TASK INSTRUCTIONS >> Nothing but the lines from the one containing "kingdom: Animalia" through the last line of the entries should appear in the output, each verbatim.

DATA RECORDS >>
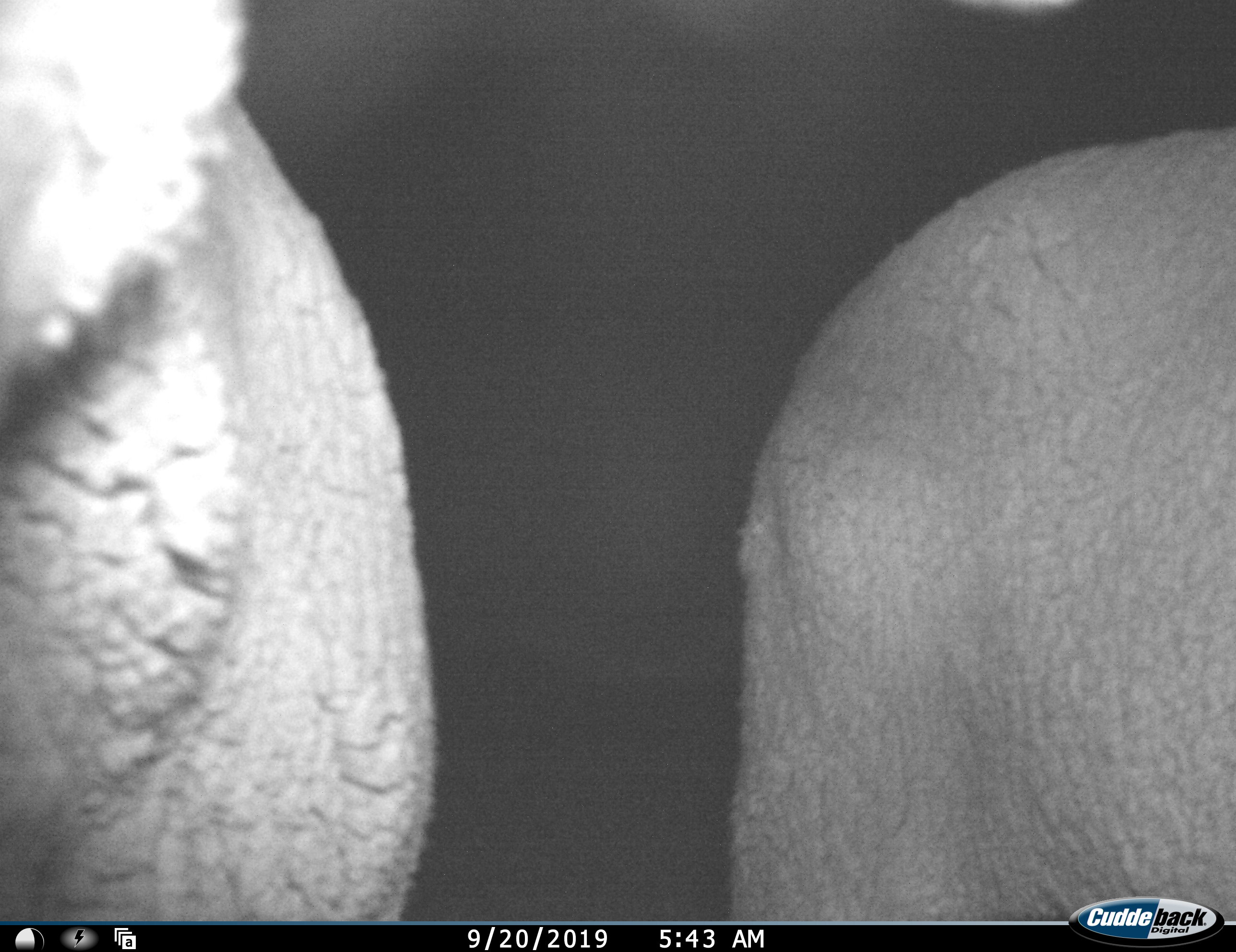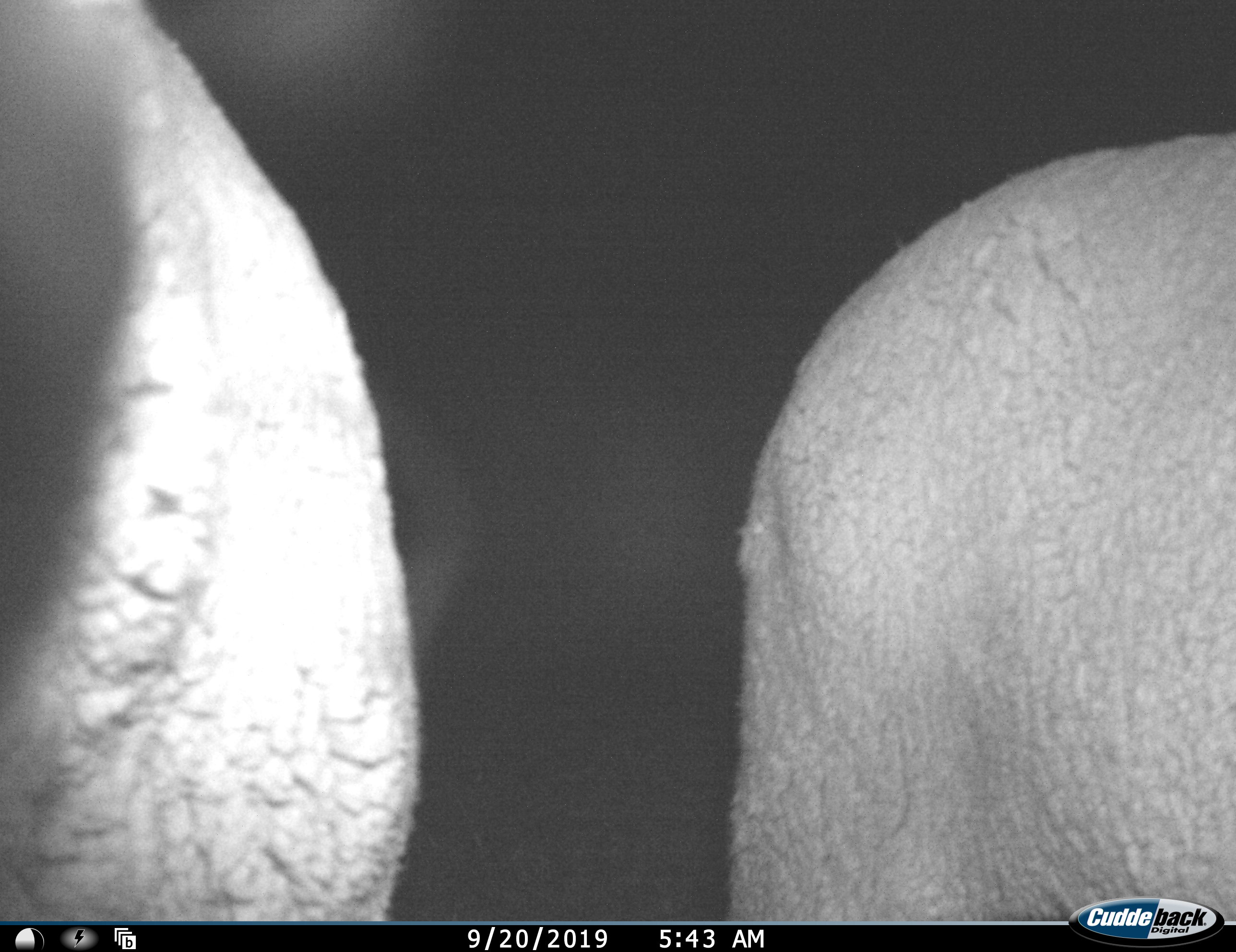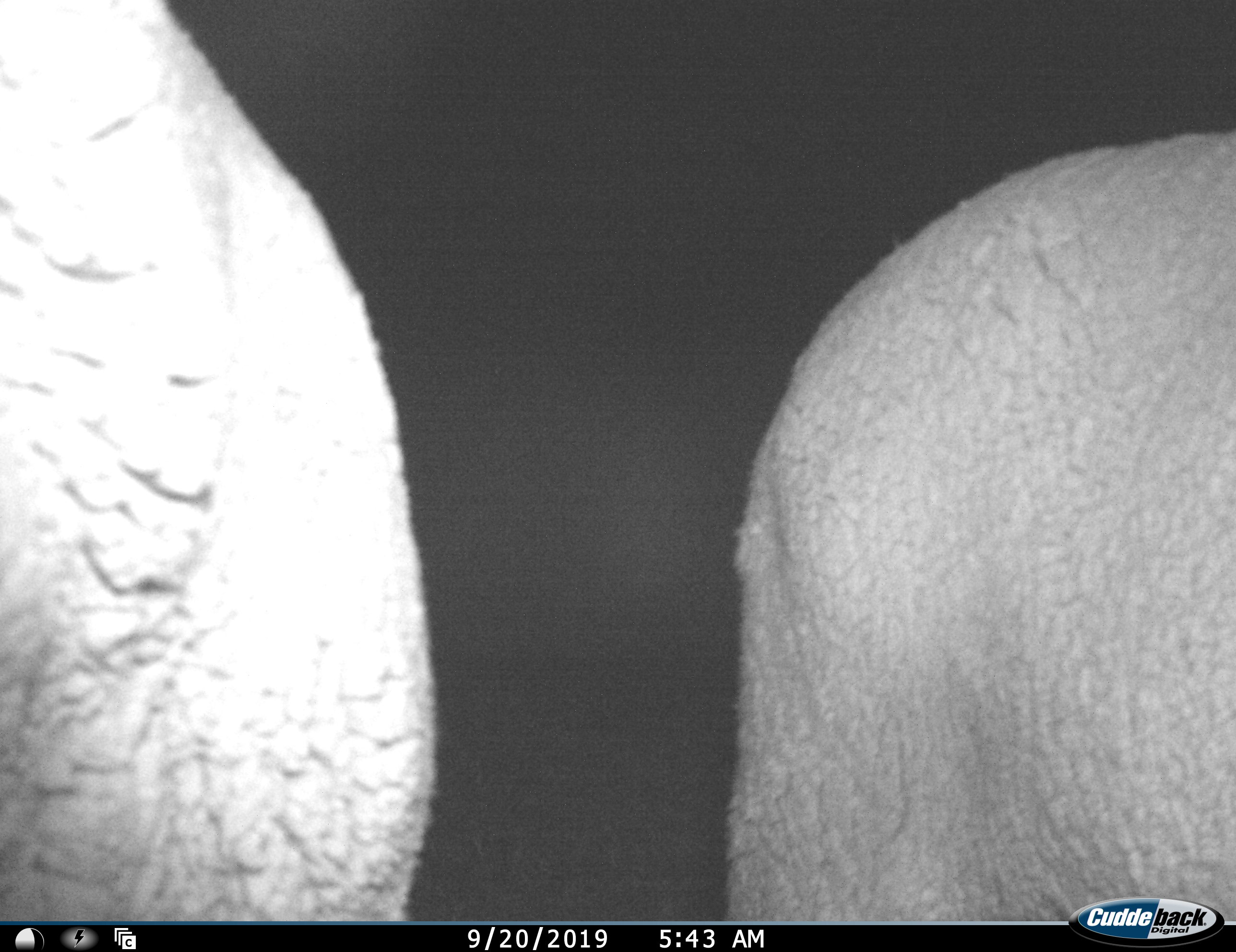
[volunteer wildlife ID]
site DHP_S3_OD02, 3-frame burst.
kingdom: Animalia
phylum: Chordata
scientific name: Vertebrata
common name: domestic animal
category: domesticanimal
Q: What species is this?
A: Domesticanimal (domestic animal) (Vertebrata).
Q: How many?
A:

TASK RESULT >>
kingdom: Animalia
phylum: Chordata
scientific name: Vertebrata
common name: domestic animal
category: domesticanimal
Q: What species is this?
A: Domesticanimal (domestic animal) (Vertebrata).
Q: How many?
A:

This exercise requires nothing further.